Only one stretch of the data below is wanted: the lines starting at the one with "family: Didelphidae" and ending at the one with "common name: coyote", both included, given again exactly.

Dataset records:
═══
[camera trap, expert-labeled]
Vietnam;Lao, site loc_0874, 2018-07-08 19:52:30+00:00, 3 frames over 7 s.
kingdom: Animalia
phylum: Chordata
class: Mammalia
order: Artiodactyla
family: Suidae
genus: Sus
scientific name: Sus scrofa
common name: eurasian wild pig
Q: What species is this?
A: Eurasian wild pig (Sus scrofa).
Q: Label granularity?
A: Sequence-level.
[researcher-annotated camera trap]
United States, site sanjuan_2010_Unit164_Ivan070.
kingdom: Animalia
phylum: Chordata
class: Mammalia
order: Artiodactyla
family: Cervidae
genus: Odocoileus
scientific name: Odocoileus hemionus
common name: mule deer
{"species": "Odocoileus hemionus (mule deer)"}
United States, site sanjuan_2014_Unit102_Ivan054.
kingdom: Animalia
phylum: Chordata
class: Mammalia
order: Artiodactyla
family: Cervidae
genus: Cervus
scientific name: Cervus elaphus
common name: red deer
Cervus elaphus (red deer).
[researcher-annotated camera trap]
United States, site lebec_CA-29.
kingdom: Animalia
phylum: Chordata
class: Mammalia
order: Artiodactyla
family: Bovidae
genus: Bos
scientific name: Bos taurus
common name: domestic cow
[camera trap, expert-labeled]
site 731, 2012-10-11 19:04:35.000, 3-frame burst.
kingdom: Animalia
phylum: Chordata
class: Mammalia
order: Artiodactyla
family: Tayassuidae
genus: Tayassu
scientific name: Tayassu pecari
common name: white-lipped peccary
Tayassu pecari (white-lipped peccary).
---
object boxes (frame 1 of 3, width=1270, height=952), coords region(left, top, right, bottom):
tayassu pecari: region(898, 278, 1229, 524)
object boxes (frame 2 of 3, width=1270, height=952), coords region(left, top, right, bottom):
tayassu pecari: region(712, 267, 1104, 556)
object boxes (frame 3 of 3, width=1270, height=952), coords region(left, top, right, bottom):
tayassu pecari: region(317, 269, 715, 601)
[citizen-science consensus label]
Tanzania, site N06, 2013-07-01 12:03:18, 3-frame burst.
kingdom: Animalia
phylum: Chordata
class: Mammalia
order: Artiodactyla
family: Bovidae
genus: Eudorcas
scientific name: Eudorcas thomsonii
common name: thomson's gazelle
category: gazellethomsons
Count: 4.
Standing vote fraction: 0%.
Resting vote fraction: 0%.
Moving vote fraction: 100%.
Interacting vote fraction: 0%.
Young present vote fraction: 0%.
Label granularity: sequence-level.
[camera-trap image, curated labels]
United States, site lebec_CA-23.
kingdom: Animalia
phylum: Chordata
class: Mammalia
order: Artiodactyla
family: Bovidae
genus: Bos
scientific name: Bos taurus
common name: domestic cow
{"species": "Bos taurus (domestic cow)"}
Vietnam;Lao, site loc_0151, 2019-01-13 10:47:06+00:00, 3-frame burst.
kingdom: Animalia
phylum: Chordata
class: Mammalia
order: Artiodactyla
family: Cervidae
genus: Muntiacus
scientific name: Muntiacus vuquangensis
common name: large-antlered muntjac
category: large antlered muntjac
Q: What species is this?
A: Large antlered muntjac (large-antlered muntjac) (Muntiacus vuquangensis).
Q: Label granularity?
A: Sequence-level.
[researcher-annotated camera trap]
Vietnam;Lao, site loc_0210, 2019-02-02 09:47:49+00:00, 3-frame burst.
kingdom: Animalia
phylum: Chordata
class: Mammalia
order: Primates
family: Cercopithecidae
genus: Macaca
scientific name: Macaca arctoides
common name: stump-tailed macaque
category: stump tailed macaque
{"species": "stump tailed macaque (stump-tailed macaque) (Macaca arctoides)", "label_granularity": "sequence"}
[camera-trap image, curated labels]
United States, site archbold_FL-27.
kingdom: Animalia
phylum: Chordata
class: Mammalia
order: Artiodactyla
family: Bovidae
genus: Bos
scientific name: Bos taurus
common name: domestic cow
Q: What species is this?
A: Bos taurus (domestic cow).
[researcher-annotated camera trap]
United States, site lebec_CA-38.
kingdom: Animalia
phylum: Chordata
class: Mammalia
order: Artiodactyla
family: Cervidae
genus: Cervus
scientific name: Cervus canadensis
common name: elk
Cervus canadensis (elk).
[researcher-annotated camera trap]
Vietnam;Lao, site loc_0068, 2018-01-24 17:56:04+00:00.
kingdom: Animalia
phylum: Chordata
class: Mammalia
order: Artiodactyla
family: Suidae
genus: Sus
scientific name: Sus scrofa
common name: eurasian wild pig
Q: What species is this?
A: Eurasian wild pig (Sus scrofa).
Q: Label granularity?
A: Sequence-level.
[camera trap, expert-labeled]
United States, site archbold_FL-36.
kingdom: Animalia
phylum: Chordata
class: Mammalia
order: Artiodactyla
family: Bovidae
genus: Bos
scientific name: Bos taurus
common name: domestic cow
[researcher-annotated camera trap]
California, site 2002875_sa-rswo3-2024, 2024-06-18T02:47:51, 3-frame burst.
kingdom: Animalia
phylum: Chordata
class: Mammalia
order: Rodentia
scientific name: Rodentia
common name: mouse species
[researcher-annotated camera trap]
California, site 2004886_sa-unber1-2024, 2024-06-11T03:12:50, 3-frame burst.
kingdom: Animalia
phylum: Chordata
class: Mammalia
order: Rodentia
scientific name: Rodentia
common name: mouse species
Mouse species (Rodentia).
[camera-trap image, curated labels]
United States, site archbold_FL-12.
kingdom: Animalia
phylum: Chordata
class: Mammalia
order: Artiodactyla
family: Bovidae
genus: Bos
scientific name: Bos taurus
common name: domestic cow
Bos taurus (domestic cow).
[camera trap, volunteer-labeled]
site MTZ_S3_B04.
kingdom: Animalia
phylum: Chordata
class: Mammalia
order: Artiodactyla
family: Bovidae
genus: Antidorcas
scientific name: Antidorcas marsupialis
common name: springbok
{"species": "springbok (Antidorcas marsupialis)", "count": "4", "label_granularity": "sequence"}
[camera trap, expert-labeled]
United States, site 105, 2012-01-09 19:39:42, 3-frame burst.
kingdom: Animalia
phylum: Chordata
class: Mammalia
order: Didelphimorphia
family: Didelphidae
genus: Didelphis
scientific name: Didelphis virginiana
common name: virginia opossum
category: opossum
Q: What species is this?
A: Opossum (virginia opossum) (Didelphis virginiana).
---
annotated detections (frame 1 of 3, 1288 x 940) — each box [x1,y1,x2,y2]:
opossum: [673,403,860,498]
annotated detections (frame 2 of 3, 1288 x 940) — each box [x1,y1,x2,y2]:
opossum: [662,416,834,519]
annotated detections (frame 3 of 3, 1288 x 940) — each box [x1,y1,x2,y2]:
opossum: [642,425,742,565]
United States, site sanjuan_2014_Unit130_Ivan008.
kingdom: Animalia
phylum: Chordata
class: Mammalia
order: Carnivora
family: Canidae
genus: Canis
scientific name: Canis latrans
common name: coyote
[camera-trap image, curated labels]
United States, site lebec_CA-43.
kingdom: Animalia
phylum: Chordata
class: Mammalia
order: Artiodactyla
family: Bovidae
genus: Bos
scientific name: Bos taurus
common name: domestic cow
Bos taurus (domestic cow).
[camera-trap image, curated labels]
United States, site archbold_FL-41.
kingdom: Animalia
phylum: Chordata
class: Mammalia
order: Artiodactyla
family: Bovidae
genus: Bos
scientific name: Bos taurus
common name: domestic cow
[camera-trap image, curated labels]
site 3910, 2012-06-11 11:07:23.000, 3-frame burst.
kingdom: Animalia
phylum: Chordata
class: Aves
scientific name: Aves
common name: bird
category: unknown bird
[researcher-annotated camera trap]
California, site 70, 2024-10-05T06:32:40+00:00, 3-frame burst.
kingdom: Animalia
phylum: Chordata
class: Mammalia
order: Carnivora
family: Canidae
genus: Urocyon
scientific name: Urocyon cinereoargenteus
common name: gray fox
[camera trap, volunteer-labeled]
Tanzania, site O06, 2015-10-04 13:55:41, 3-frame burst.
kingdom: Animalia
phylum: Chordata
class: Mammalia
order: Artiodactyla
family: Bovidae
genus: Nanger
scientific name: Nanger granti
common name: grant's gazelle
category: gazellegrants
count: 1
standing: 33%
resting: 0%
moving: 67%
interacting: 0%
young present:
═══
Answer box:
family: Didelphidae
genus: Didelphis
scientific name: Didelphis virginiana
common name: virginia opossum
category: opossum
Q: What species is this?
A: Opossum (virginia opossum) (Didelphis virginiana).
---
annotated detections (frame 1 of 3, 1288 x 940) — each box [x1,y1,x2,y2]:
opossum: [673,403,860,498]
annotated detections (frame 2 of 3, 1288 x 940) — each box [x1,y1,x2,y2]:
opossum: [662,416,834,519]
annotated detections (frame 3 of 3, 1288 x 940) — each box [x1,y1,x2,y2]:
opossum: [642,425,742,565]
United States, site sanjuan_2014_Unit130_Ivan008.
kingdom: Animalia
phylum: Chordata
class: Mammalia
order: Carnivora
family: Canidae
genus: Canis
scientific name: Canis latrans
common name: coyote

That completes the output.